Decommission cluster or tenant

Prerequisites

Decommission cluster

These instructions assume that the cluster itself will be decommissioned as well. Don’t hesitate to reach out to Project Syn IG if you need help with just "desynthesizing" a cluster which will not be decommissioned completely.

  1. Clone the cluster catalog repo

    export KUBECONFIG=/path/to/synfra.kubeconfig
    export CLUSTER_ID=<cluster-id> (1)
    
    export LIEUTENANT_TOKEN=$(kubectl config view \
        -o jsonpath='{.users[?(@.name == "syn-synfra")].user.token}'  --raw)
    export LIEUTENANT_URL=https://api.syn.vshn.net
    git clone $(curl -sH"Authorization: Bearer ${LIEUTENANT_TOKEN}" \
        "${LIEUTENANT_URL}/clusters/${CLUSTER_ID}" | jq -r '.gitRepo.url')
    1 Cluster ID of cluster to decommission
  2. Remove all secrets referenced by the cluster catalog in Vault:

    export VAULT_ADDR=https://vault-prod.syn.vshn.net
    
    vault login -method=ldap username=<VSHN username> (1)
    
    cd path/to/catalog/repo
    for secret in $(find refs/ -type f -printf "clusters/kv/%P\n" | sed -r 's#(.*)/.*#\1#'); do
      vault kv delete "$secret"
    done
    1 Your usual VSHN LDAP login, generally firstname.lastname

    vault kv delete doesn’t fully destroy the secret. You can restore secrets which were deleted with vault kv delete using vault kv undelete.

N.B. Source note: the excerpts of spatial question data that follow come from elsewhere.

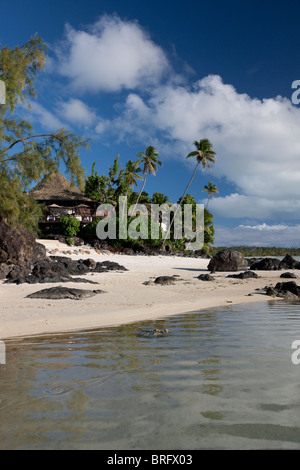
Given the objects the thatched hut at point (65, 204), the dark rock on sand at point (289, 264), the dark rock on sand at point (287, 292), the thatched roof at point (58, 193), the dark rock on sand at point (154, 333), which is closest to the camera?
the dark rock on sand at point (154, 333)

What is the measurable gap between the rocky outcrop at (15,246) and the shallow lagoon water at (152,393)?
37.1 ft

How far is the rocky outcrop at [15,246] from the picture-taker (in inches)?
617

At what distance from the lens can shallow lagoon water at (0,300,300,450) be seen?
219 cm

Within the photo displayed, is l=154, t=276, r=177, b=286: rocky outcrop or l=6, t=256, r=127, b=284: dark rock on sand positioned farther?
l=154, t=276, r=177, b=286: rocky outcrop

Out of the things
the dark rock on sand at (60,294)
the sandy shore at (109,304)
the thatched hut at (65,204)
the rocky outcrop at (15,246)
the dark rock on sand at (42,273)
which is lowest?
the sandy shore at (109,304)

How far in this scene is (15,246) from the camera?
15953mm

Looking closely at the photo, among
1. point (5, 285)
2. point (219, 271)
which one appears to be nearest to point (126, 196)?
point (219, 271)

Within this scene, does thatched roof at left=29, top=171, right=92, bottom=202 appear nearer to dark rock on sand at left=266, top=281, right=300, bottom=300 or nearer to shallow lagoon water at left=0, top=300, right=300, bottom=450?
dark rock on sand at left=266, top=281, right=300, bottom=300

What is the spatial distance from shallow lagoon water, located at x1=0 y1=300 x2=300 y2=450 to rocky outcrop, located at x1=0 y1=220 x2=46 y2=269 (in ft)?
37.1

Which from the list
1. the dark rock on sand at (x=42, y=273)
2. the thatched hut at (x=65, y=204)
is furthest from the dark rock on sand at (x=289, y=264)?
the thatched hut at (x=65, y=204)

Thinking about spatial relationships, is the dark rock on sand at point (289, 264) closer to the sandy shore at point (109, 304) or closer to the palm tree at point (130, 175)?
the sandy shore at point (109, 304)

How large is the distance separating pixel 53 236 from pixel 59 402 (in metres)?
37.6

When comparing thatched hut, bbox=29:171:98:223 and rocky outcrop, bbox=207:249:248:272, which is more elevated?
thatched hut, bbox=29:171:98:223

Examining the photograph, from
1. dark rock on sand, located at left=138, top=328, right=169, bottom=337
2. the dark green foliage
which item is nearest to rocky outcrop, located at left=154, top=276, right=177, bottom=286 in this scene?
dark rock on sand, located at left=138, top=328, right=169, bottom=337
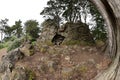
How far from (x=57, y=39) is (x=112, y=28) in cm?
547

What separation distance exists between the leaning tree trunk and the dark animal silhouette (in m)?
4.66

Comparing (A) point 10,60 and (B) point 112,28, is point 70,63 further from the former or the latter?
(B) point 112,28

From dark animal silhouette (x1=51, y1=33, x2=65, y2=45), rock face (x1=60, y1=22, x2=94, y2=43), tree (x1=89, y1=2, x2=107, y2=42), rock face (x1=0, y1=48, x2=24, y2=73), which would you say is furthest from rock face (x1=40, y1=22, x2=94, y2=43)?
rock face (x1=0, y1=48, x2=24, y2=73)

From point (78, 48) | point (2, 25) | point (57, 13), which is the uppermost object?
point (2, 25)

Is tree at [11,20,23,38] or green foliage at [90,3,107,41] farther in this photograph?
tree at [11,20,23,38]

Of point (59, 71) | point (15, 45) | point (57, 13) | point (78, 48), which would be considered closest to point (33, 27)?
point (15, 45)

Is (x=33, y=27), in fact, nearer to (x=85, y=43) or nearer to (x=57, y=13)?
(x=57, y=13)

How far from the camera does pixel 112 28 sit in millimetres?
7488

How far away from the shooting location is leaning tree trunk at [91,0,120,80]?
628cm

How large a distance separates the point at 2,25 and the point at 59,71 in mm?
19866

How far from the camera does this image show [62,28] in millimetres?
12789

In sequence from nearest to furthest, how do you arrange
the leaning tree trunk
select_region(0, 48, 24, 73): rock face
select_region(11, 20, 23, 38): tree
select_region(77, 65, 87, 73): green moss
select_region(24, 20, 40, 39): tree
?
the leaning tree trunk, select_region(77, 65, 87, 73): green moss, select_region(0, 48, 24, 73): rock face, select_region(24, 20, 40, 39): tree, select_region(11, 20, 23, 38): tree

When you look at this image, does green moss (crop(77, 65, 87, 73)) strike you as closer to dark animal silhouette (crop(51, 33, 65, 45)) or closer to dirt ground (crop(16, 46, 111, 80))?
dirt ground (crop(16, 46, 111, 80))

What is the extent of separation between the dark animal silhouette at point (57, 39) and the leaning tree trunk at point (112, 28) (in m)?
4.66
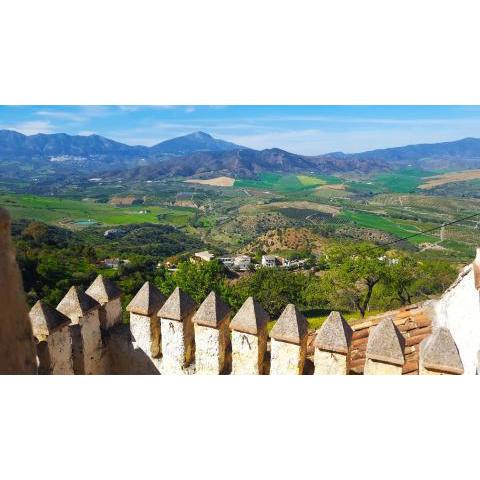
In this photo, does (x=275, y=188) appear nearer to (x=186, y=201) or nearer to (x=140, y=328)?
(x=186, y=201)

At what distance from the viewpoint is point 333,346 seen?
335 cm

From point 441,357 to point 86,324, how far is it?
331 cm

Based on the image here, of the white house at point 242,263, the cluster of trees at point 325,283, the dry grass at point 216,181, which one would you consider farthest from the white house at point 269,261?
the dry grass at point 216,181

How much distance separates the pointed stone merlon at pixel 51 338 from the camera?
3.64m

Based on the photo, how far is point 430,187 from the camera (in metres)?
139

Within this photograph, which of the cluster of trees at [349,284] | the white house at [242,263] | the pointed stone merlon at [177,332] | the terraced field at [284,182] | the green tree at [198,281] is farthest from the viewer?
the terraced field at [284,182]

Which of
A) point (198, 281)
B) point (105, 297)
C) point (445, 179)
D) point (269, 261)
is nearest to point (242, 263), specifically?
point (269, 261)

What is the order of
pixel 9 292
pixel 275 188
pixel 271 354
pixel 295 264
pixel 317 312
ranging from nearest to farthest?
1. pixel 9 292
2. pixel 271 354
3. pixel 317 312
4. pixel 295 264
5. pixel 275 188

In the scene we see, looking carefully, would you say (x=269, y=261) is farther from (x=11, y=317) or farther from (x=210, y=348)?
(x=11, y=317)

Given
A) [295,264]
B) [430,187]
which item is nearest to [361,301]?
[295,264]

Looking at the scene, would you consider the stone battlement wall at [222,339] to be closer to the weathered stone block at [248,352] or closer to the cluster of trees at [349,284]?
the weathered stone block at [248,352]

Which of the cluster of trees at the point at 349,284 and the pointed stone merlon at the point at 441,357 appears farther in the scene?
the cluster of trees at the point at 349,284

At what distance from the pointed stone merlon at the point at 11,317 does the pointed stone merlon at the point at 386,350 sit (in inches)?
95.3

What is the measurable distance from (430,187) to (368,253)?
127759 millimetres
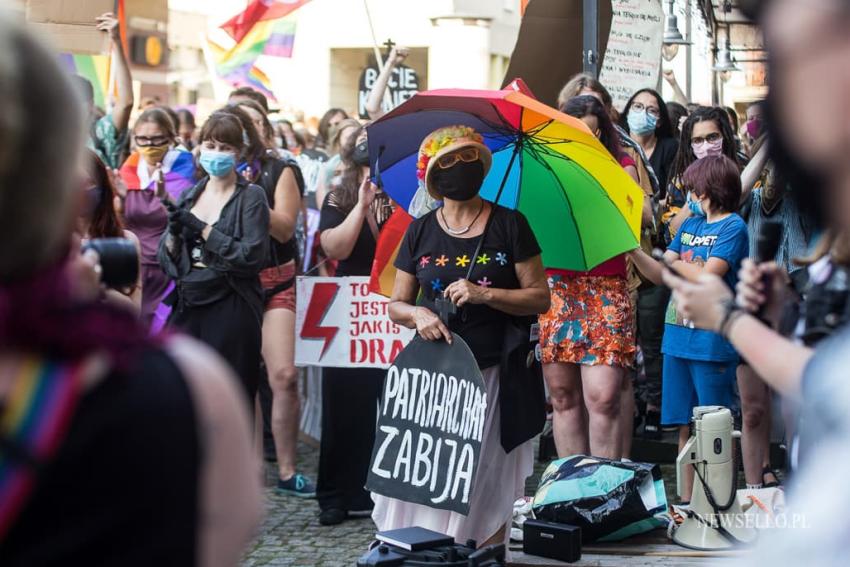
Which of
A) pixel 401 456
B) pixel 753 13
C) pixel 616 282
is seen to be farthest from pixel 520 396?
pixel 753 13

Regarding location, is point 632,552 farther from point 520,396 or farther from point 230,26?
point 230,26

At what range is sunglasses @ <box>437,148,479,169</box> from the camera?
569 centimetres

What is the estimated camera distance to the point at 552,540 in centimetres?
581

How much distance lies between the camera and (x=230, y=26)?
14586mm

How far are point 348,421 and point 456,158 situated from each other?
92.8 inches

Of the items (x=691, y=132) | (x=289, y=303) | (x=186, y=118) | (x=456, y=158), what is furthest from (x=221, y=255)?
(x=186, y=118)

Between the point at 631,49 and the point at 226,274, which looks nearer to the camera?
the point at 226,274

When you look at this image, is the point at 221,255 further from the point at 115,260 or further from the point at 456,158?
the point at 115,260

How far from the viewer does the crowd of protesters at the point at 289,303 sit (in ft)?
5.33

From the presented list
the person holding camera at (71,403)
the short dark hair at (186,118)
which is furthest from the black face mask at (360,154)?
the short dark hair at (186,118)

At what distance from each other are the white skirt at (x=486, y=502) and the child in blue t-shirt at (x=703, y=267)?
1257 millimetres

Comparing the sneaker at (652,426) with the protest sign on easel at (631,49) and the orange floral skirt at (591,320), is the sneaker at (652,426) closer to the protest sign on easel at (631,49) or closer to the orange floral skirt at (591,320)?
the orange floral skirt at (591,320)

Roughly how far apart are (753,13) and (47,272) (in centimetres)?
105

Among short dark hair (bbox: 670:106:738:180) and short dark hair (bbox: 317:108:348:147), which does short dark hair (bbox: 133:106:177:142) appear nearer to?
short dark hair (bbox: 670:106:738:180)
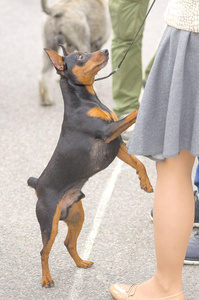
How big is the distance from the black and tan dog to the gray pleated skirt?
7.1 inches

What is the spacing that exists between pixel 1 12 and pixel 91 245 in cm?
651

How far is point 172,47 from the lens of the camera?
7.39 ft

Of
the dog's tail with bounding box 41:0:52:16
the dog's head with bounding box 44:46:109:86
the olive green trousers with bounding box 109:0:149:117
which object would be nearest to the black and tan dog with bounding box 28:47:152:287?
the dog's head with bounding box 44:46:109:86

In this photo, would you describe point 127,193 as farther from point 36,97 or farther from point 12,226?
point 36,97

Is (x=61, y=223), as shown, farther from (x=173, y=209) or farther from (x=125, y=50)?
(x=125, y=50)

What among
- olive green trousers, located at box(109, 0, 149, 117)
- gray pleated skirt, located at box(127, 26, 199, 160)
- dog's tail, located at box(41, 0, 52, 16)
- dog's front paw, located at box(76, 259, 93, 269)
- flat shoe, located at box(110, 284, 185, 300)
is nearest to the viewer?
gray pleated skirt, located at box(127, 26, 199, 160)

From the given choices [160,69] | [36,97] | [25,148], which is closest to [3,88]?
[36,97]

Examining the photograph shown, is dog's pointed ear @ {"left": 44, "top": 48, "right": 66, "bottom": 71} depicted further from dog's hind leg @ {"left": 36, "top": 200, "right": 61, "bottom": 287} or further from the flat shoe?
the flat shoe

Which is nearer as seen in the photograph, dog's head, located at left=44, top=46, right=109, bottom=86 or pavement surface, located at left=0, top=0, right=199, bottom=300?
dog's head, located at left=44, top=46, right=109, bottom=86

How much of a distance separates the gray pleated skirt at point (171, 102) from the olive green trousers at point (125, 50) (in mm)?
2344

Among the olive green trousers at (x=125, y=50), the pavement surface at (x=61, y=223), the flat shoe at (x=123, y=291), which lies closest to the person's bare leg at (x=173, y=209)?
the flat shoe at (x=123, y=291)

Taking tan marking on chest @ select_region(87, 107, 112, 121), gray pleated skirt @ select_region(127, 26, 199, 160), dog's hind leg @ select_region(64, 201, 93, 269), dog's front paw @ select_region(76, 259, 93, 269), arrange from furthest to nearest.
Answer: dog's front paw @ select_region(76, 259, 93, 269)
dog's hind leg @ select_region(64, 201, 93, 269)
tan marking on chest @ select_region(87, 107, 112, 121)
gray pleated skirt @ select_region(127, 26, 199, 160)

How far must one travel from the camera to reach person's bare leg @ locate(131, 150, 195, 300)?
2391 mm

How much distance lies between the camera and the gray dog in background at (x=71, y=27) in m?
5.48
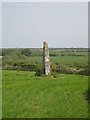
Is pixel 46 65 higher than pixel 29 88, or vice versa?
pixel 46 65

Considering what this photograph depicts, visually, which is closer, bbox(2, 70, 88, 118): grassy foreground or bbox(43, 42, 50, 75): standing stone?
bbox(2, 70, 88, 118): grassy foreground

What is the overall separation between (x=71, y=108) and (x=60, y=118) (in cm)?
196

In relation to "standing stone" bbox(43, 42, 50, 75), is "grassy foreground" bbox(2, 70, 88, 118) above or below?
below

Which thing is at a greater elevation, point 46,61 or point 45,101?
point 46,61

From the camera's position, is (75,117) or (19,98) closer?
(75,117)

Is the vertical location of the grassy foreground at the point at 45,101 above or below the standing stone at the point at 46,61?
below

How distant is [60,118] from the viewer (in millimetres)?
10688

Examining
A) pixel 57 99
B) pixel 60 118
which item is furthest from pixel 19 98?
pixel 60 118

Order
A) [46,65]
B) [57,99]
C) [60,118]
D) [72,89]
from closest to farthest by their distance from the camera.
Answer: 1. [60,118]
2. [57,99]
3. [72,89]
4. [46,65]

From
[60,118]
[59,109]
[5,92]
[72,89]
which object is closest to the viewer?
[60,118]

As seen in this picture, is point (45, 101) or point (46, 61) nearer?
point (45, 101)

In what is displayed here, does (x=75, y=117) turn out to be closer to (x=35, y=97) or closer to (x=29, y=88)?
(x=35, y=97)

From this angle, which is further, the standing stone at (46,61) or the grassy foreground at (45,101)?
the standing stone at (46,61)

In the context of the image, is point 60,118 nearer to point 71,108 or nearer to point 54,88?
point 71,108
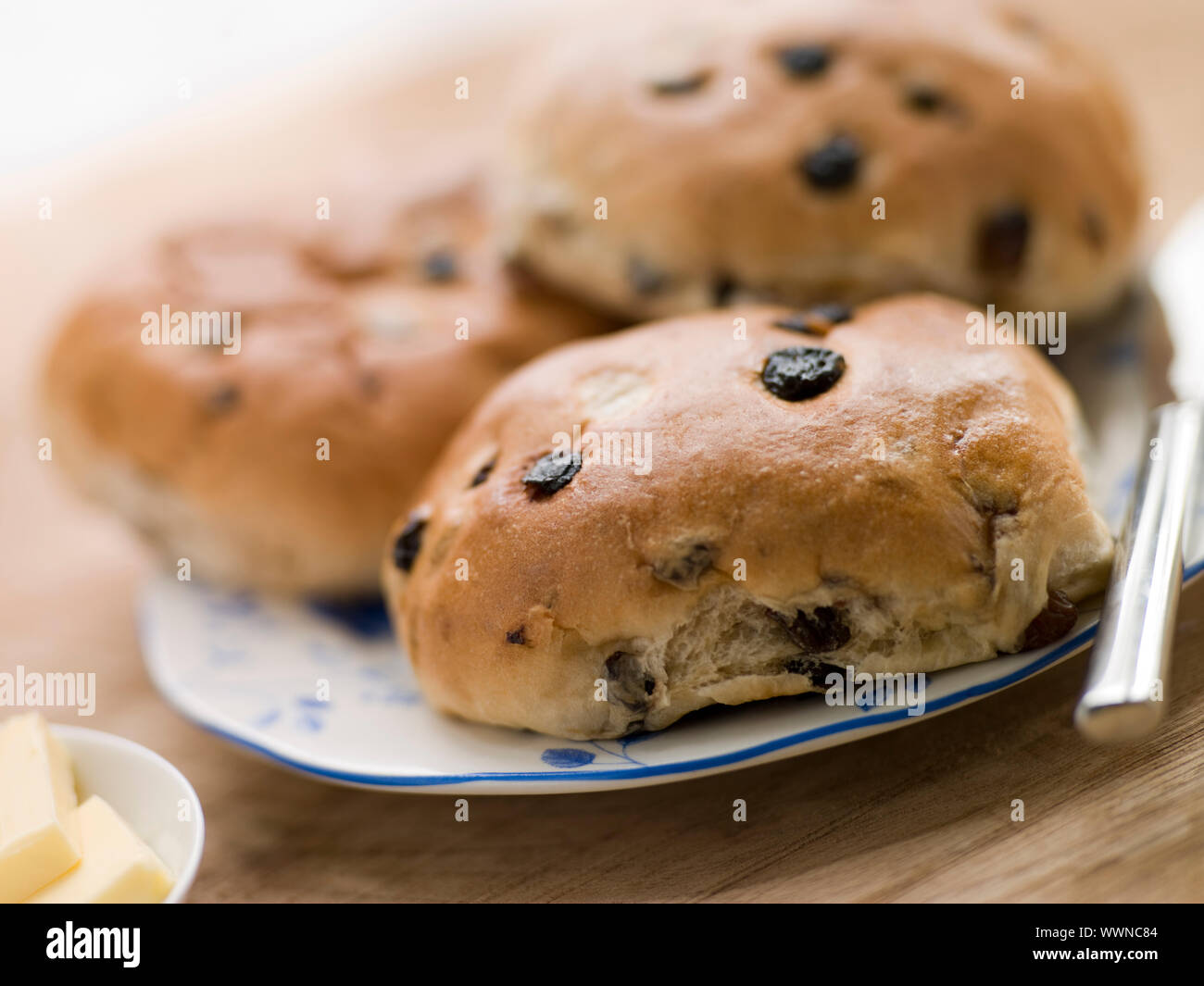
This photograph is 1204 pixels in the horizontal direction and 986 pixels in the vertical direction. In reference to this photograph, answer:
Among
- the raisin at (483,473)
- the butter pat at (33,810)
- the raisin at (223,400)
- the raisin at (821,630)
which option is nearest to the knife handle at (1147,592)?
the raisin at (821,630)

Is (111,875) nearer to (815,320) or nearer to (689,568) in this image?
(689,568)

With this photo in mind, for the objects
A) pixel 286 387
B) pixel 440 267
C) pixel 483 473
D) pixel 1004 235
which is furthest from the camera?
pixel 440 267

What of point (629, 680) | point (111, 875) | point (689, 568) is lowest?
point (111, 875)

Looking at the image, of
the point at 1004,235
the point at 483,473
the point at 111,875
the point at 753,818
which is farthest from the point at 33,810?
the point at 1004,235

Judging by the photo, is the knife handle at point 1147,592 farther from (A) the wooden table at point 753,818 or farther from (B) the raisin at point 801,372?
(B) the raisin at point 801,372
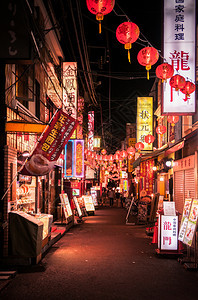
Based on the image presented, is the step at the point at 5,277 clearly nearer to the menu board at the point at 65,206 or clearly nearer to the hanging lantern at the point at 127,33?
the hanging lantern at the point at 127,33

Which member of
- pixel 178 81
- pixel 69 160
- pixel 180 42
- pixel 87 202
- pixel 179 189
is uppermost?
pixel 180 42

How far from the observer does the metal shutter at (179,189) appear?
15469 millimetres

  3. Remove cluster in control.vshn.net

    • Search for the cluster

    • Click the delete button on the right

    This will also archive the cluster catalog Git repository on GitLab.

Decommission tenant

  1. Decommission all clusters still associated with the tenant according to the previous section.

  2. Delete tenant in control.vshn.net

    • Search for the tenant

    • Click the delete button on the right

      This should archive the tenant Git repository on GitLab.